Some of the more common causes of dementia are:

Alzheimer's disease (about 50%). Degeneration of the cerebral cortex, with cortical atrophy, neurofibrillary tangles, amyloid plaque formation and reduction in acetylcholine production from affected neurons.
Vascular dementia (about 25%). Brain damage due to cerebrovascular disease: either major stroke, multiple smaller unrecognised strokes (multi-infarct) or chronic changes in smaller vessels (subcortical dementia).

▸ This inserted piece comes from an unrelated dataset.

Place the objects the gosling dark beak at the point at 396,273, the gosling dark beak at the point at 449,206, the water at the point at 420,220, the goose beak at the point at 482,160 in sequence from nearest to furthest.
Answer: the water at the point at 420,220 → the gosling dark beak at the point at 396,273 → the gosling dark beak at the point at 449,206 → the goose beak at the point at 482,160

Dementia with Lewy bodies (DLB) (about 15%). Deposition of abnormal protein within neurons in the brain stem and neocortex.
Frontotemporal dementia (less than 5%). Specific degeneration/atrophy of the frontal and temporal lobes of the brain. One type of frontotemporal dementia is Pick's disease, where protein tangles (Pick's bodies) are seen histologically.
Mixed dementia.
Parkinson's disease.
Potentially treatable dementias (fewer than 5%):
Substance misuse
Hypothyroidism
Space-occupying intracranial lesions
Normal pressure hydrocephalus
Syphilis
Vitamin B12 deficiency
Folate deficiency
Pellagra
Genetic causes of dementia such as familial autosomal dominant Alzheimer's disease.